WORK REQUIRED: Could you print each of the records below exactly?
------------------------
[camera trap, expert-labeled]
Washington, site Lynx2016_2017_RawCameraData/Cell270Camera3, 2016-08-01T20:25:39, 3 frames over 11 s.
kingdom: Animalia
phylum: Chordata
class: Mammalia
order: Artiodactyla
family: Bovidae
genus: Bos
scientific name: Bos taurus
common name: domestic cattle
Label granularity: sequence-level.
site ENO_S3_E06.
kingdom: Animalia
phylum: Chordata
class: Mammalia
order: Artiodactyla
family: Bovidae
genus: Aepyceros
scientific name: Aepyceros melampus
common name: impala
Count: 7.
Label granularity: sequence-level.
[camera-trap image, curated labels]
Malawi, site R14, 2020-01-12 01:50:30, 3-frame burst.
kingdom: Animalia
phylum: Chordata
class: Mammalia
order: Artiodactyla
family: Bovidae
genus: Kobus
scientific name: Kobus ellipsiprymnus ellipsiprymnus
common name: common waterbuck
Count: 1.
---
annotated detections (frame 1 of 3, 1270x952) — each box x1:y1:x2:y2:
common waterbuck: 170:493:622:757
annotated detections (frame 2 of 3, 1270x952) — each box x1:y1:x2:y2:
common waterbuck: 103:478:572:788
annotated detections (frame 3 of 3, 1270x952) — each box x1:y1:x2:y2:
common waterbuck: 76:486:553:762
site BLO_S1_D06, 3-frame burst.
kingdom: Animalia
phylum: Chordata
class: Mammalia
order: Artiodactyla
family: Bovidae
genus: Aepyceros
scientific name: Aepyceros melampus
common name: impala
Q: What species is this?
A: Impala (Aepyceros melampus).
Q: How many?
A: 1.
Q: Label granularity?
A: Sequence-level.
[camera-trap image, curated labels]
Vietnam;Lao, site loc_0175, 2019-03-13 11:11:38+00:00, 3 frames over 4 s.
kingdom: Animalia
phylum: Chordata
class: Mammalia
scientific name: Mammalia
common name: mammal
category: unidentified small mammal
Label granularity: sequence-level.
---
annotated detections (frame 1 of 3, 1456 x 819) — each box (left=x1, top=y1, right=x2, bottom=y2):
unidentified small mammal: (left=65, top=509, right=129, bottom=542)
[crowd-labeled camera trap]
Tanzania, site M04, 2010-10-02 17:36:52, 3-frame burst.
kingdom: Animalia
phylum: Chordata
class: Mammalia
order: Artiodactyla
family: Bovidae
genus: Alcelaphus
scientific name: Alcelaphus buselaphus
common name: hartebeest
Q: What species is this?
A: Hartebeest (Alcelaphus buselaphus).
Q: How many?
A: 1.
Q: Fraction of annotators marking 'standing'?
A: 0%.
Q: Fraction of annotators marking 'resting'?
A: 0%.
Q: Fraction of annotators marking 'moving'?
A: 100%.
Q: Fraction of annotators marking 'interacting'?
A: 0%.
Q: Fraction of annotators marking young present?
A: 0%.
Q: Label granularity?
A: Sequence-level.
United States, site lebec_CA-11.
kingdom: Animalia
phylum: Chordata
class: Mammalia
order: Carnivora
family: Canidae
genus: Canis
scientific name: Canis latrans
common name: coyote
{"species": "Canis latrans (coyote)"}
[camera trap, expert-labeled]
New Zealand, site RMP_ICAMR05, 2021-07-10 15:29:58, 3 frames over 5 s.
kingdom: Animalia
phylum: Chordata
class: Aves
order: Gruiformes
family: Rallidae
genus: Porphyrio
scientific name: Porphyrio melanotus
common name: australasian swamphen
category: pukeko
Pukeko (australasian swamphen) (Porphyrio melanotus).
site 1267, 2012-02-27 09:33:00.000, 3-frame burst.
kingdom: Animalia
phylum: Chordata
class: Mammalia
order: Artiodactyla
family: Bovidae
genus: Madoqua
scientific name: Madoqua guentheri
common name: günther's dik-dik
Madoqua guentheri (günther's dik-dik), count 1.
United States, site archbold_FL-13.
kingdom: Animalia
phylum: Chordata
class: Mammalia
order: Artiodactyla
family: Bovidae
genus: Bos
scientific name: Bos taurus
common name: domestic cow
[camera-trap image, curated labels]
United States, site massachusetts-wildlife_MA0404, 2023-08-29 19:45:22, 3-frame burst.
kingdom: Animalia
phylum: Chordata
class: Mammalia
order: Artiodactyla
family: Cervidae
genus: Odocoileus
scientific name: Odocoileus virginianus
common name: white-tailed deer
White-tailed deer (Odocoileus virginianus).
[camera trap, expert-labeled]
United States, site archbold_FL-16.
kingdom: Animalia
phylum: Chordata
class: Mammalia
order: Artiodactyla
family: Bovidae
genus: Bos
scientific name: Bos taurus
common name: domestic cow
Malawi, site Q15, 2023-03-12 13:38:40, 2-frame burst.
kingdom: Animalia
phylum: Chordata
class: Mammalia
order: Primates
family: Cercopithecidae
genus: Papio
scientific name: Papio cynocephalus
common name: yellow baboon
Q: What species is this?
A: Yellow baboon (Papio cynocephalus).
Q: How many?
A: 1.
------------------------
TASK OUTPUT:
[camera trap, expert-labeled]
Washington, site Lynx2016_2017_RawCameraData/Cell270Camera3, 2016-08-01T20:25:39, 3 frames over 11 s.
kingdom: Animalia
phylum: Chordata
class: Mammalia
order: Artiodactyla
family: Bovidae
genus: Bos
scientific name: Bos taurus
common name: domestic cattle
Label granularity: sequence-level.
site ENO_S3_E06.
kingdom: Animalia
phylum: Chordata
class: Mammalia
order: Artiodactyla
family: Bovidae
genus: Aepyceros
scientific name: Aepyceros melampus
common name: impala
Count: 7.
Label granularity: sequence-level.
[camera-trap image, curated labels]
Malawi, site R14, 2020-01-12 01:50:30, 3-frame burst.
kingdom: Animalia
phylum: Chordata
class: Mammalia
order: Artiodactyla
family: Bovidae
genus: Kobus
scientific name: Kobus ellipsiprymnus ellipsiprymnus
common name: common waterbuck
Count: 1.
---
annotated detections (frame 1 of 3, 1270x952) — each box x1:y1:x2:y2:
common waterbuck: 170:493:622:757
annotated detections (frame 2 of 3, 1270x952) — each box x1:y1:x2:y2:
common waterbuck: 103:478:572:788
annotated detections (frame 3 of 3, 1270x952) — each box x1:y1:x2:y2:
common waterbuck: 76:486:553:762
site BLO_S1_D06, 3-frame burst.
kingdom: Animalia
phylum: Chordata
class: Mammalia
order: Artiodactyla
family: Bovidae
genus: Aepyceros
scientific name: Aepyceros melampus
common name: impala
Q: What species is this?
A: Impala (Aepyceros melampus).
Q: How many?
A: 1.
Q: Label granularity?
A: Sequence-level.
[camera-trap image, curated labels]
Vietnam;Lao, site loc_0175, 2019-03-13 11:11:38+00:00, 3 frames over 4 s.
kingdom: Animalia
phylum: Chordata
class: Mammalia
scientific name: Mammalia
common name: mammal
category: unidentified small mammal
Label granularity: sequence-level.
---
annotated detections (frame 1 of 3, 1456 x 819) — each box (left=x1, top=y1, right=x2, bottom=y2):
unidentified small mammal: (left=65, top=509, right=129, bottom=542)
[crowd-labeled camera trap]
Tanzania, site M04, 2010-10-02 17:36:52, 3-frame burst.
kingdom: Animalia
phylum: Chordata
class: Mammalia
order: Artiodactyla
family: Bovidae
genus: Alcelaphus
scientific name: Alcelaphus buselaphus
common name: hartebeest
Q: What species is this?
A: Hartebeest (Alcelaphus buselaphus).
Q: How many?
A: 1.
Q: Fraction of annotators marking 'standing'?
A: 0%.
Q: Fraction of annotators marking 'resting'?
A: 0%.
Q: Fraction of annotators marking 'moving'?
A: 100%.
Q: Fraction of annotators marking 'interacting'?
A: 0%.
Q: Fraction of annotators marking young present?
A: 0%.
Q: Label granularity?
A: Sequence-level.
United States, site lebec_CA-11.
kingdom: Animalia
phylum: Chordata
class: Mammalia
order: Carnivora
family: Canidae
genus: Canis
scientific name: Canis latrans
common name: coyote
{"species": "Canis latrans (coyote)"}
[camera trap, expert-labeled]
New Zealand, site RMP_ICAMR05, 2021-07-10 15:29:58, 3 frames over 5 s.
kingdom: Animalia
phylum: Chordata
class: Aves
order: Gruiformes
family: Rallidae
genus: Porphyrio
scientific name: Porphyrio melanotus
common name: australasian swamphen
category: pukeko
Pukeko (australasian swamphen) (Porphyrio melanotus).
site 1267, 2012-02-27 09:33:00.000, 3-frame burst.
kingdom: Animalia
phylum: Chordata
class: Mammalia
order: Artiodactyla
family: Bovidae
genus: Madoqua
scientific name: Madoqua guentheri
common name: günther's dik-dik
Madoqua guentheri (günther's dik-dik), count 1.
United States, site archbold_FL-13.
kingdom: Animalia
phylum: Chordata
class: Mammalia
order: Artiodactyla
family: Bovidae
genus: Bos
scientific name: Bos taurus
common name: domestic cow
[camera-trap image, curated labels]
United States, site massachusetts-wildlife_MA0404, 2023-08-29 19:45:22, 3-frame burst.
kingdom: Animalia
phylum: Chordata
class: Mammalia
order: Artiodactyla
family: Cervidae
genus: Odocoileus
scientific name: Odocoileus virginianus
common name: white-tailed deer
White-tailed deer (Odocoileus virginianus).
[camera trap, expert-labeled]
United States, site archbold_FL-16.
kingdom: Animalia
phylum: Chordata
class: Mammalia
order: Artiodactyla
family: Bovidae
genus: Bos
scientific name: Bos taurus
common name: domestic cow
Malawi, site Q15, 2023-03-12 13:38:40, 2-frame burst.
kingdom: Animalia
phylum: Chordata
class: Mammalia
order: Primates
family: Cercopithecidae
genus: Papio
scientific name: Papio cynocephalus
common name: yellow baboon
Q: What species is this?
A: Yellow baboon (Papio cynocephalus).
Q: How many?
A: 1.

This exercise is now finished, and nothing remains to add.